Modern technology allows for a great deal of industrial
production to take place locally. As the cost of
transportation rises, even in purely economic terms the
advantage of local production for local markets increases.
It will be possible for fairly small localities to become
fairly self-sufficient. A world economy organized in this
way will be far more sustainable than the globalized one.
In a
decentralized economy, the domination of the real economy by
the paper one will also be greatly reduced. As the paper
economy becomes ever more fragile, this reduction of its
role will also be crucial to the capacity of people to
survive the crises we will undoubtedly face. The making of
vast fortunes with no contribution to the real economy will
be much rarer.
13. Conclusion
We have been
barraged by propaganda telling us that the economic
globalization to which we are now subjected is inevitable,
that no other world is possible. This is a lie, and its
exposure as such is of the greatest importance for all the
inhabitants of this planet. Actually the indefinite
continuation of this globalization is not even possible. The
global economy will collapse. Fortunately, another
world is possible.
Modern
technology and communications are as compatible with a
decentralized society as with the extreme centralization
that goes with globalization. Globalization is a choice,
not a necessity. Most of those who have chosen it have done
so out of false expectations.

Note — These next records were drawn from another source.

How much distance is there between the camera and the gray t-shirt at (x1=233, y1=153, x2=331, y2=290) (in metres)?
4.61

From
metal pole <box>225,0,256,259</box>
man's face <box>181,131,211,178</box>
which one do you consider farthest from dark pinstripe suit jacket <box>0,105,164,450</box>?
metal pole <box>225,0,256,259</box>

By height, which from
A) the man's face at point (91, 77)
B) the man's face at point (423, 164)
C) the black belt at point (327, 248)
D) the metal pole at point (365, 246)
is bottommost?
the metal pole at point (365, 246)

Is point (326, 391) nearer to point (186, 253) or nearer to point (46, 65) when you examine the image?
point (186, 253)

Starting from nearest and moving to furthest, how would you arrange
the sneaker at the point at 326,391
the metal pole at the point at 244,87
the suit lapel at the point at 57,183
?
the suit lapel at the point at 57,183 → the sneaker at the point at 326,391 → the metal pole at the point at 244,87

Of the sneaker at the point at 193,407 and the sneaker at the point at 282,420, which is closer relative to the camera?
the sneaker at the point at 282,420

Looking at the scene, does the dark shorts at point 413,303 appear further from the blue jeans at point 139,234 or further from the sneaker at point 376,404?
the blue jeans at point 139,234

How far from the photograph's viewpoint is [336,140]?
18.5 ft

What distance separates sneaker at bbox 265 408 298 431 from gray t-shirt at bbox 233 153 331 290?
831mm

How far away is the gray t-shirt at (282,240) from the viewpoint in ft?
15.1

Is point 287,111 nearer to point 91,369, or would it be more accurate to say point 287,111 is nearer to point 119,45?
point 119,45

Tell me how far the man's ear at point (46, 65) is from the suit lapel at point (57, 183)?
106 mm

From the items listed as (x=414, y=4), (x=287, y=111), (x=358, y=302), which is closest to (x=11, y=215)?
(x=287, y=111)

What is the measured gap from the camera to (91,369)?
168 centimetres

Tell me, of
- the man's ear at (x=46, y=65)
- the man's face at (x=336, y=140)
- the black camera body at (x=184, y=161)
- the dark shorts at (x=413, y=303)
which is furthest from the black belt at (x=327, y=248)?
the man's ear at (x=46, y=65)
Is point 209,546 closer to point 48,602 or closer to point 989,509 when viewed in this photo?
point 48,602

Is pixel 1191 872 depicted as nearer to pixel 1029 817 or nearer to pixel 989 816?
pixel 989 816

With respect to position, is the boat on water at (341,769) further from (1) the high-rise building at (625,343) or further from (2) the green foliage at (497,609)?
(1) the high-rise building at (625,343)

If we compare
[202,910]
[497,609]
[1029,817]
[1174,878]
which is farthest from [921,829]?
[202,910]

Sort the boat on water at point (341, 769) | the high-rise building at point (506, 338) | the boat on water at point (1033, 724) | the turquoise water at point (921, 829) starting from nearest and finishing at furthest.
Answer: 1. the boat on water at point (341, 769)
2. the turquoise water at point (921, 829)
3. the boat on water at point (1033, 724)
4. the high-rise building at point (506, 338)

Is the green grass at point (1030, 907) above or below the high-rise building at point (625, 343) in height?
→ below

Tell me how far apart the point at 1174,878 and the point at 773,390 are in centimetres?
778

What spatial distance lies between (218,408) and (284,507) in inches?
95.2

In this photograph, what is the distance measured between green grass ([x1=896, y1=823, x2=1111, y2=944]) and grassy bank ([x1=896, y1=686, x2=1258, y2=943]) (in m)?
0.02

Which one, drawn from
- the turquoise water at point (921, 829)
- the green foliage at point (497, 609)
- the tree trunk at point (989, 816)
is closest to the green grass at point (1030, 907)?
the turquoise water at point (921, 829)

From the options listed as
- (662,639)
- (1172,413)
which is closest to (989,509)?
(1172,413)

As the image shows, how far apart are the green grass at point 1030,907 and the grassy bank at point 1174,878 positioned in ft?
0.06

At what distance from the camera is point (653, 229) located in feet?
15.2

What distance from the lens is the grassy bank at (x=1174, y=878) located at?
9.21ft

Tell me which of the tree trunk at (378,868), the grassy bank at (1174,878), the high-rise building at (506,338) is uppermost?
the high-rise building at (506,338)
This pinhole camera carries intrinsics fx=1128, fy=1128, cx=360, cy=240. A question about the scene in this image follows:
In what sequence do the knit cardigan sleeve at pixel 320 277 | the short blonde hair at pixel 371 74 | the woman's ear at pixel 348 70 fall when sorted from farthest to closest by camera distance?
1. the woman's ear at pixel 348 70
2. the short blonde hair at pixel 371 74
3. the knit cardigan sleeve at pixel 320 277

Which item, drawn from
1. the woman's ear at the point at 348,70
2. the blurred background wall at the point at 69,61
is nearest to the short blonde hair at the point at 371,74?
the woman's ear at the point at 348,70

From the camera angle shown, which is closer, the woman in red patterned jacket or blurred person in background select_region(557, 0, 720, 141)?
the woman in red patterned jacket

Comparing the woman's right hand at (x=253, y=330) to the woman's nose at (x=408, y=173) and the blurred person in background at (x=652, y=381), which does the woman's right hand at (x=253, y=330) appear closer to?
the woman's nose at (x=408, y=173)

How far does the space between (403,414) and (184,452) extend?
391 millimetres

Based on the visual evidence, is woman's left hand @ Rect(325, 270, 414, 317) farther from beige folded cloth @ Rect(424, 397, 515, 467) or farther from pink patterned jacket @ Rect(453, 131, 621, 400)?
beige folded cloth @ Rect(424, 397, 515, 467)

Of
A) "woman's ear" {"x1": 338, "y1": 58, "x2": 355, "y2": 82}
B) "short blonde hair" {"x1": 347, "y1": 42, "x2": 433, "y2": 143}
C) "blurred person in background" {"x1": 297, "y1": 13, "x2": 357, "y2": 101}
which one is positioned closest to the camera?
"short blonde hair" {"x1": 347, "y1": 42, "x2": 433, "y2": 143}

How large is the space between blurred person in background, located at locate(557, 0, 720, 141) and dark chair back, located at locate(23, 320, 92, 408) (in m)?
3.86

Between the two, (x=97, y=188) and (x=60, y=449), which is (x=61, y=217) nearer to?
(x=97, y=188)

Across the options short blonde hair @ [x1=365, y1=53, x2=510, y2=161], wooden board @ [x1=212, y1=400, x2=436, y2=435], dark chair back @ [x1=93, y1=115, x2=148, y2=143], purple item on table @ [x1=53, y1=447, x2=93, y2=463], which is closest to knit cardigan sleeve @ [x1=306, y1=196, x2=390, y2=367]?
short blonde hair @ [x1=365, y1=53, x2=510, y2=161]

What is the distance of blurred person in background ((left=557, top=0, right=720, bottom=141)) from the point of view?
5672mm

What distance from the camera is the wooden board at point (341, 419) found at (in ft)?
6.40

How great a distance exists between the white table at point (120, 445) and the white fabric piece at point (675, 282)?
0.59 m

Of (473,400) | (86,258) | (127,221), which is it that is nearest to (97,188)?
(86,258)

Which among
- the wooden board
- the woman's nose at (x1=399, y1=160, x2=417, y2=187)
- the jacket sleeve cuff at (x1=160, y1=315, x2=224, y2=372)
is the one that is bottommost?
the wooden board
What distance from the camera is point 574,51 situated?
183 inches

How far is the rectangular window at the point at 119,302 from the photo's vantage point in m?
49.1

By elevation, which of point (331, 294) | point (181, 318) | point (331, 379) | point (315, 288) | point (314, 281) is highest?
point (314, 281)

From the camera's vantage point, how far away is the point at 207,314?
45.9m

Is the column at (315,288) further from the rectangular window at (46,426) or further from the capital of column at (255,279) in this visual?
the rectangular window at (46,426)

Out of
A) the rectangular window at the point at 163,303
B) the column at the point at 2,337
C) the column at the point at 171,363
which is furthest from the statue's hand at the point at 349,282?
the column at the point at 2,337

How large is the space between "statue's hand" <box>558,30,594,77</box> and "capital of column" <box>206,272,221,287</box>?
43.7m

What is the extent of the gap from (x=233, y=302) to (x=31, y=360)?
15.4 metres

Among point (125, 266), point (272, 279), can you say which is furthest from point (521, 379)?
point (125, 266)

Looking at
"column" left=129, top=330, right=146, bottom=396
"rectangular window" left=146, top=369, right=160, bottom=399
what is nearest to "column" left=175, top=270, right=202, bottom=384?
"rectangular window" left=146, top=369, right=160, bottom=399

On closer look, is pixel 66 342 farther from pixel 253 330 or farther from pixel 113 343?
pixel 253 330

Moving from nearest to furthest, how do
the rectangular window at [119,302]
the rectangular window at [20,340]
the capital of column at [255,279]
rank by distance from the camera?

Those who have persuaded them
both of its benefits and of its inevitability benefit
greatly in the short run. They too will lose in the
inevitable collapse.
The clearer
we become about the other world that is possible, the more
attractively we portray it, the more we stop the destructive
advance of globalization, the more we actualize elements of
the possible world, the more we will reduce the suffering
that is the inevitable outcome of current global policies.